Coffee drinkers are causing a problem. What to do with the millions of tons of used coffee grounds that are created every year?
To date scientists have found numerous ways to make use of the smelly, damp, brown waste, discovering that they can be used as a fertiliser feedstock, that they can be mixed into animal feed, or can be used as an energy source for biofuels.
Recently adding to this list, chemists found out that in a powder form they could be used as a way to remove heavy metal ions (such as lead or mercury) from water.
Whilst this last method has a very practical goal in making water safer for human consumption, it also had an impractical side, in that an additional process was needed to separate the powder from the purified water. That problem has also now been solved, as a team from the Italian Institute of Technology in Genoa, has discovered a way to use the coffee grounds in a filter that greatly simplifies the process.
The researchers have published their results in the journal ACS Sustainable Chemistry & Engineering, where they describe the filter as a, “…bioelastomeric foam composed of 60 wt % of spent coffee powder and 40 wt % of silicone elastomer [that] uses the sugar leaching technique.” The findings continue to explain how the foam was, “…successful in the removal of Pb2+ and Hg2+ ions from water. [Whilst] The capability of the bioelastomeric foams to interact with Pb2+ and Hg2+ is not affected by the presence of other metal ions in water as tests in real wastewater demonstrate. [Furthermore] The fabricated foams can be used for the continuous filtration and removal of metal ions from water, demonstrating their versatility, in contrast to the sole coffee powder utilized so far, opening the way for the reutilization and valorization of this particular waste.”

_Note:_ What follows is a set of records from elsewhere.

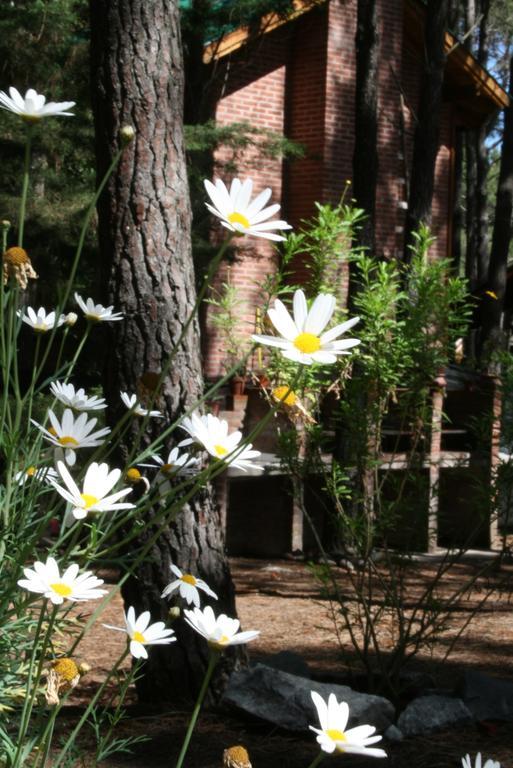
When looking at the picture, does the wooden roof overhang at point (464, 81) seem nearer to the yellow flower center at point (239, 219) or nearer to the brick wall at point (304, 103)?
the brick wall at point (304, 103)

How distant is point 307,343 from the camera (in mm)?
1576

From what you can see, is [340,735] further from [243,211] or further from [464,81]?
[464,81]

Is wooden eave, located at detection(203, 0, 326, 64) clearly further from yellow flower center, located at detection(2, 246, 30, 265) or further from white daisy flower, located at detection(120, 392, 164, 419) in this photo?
yellow flower center, located at detection(2, 246, 30, 265)

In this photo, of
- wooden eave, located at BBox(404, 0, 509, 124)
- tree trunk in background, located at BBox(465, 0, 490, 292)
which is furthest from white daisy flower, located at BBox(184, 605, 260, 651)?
tree trunk in background, located at BBox(465, 0, 490, 292)

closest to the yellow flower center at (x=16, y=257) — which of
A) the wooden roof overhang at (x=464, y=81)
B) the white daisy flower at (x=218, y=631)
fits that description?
the white daisy flower at (x=218, y=631)

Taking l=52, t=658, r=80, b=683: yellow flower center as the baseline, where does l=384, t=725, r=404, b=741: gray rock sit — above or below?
below

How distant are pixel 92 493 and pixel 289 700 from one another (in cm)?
283

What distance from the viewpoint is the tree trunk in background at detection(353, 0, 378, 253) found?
10.1 metres

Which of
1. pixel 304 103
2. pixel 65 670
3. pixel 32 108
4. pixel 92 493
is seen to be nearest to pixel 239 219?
pixel 32 108

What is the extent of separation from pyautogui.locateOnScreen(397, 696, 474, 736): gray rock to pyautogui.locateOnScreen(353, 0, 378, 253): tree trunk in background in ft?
19.7

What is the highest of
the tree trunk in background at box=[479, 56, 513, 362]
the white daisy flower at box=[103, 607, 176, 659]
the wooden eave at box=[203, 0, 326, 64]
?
the wooden eave at box=[203, 0, 326, 64]

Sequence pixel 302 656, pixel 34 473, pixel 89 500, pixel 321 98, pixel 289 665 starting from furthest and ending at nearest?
pixel 321 98 < pixel 302 656 < pixel 289 665 < pixel 34 473 < pixel 89 500

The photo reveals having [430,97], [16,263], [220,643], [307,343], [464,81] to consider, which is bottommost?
[220,643]

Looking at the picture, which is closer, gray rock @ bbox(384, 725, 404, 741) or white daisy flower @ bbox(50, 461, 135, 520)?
white daisy flower @ bbox(50, 461, 135, 520)
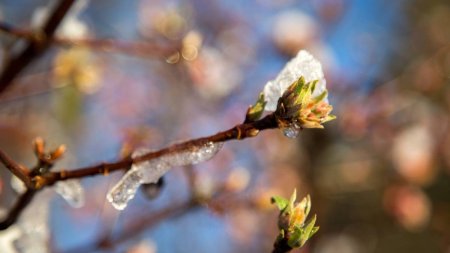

The foam filter made with used coffee grounds removes heavy metal ions like lead and mercury from contaminated water.
As the online journal Science Daily reports, the results are very promising, as it states that, “In still water, the foam removed up to 99 percent of lead and mercury ions from water over 30 hours. [Whilst] In a more practical test in which lead-contaminated water flowed through the foam, it scrubbed the water of up to 67 percent of the lead ions.”
But the journal continues by highlighting the most important part of the filter system, when it states that, “Because the coffee is immobilized, it is easy to handle and discard after use without any additional steps.”
Whilst the discovery has yet to undergo a full peer review, and so is some way off being applied industrially, the idea that coffee grounds are not simply for landfill may take away some of the bitter taste from your next cup. In fact, it is great to know that in the future, drinking coffee will improve your drinking water.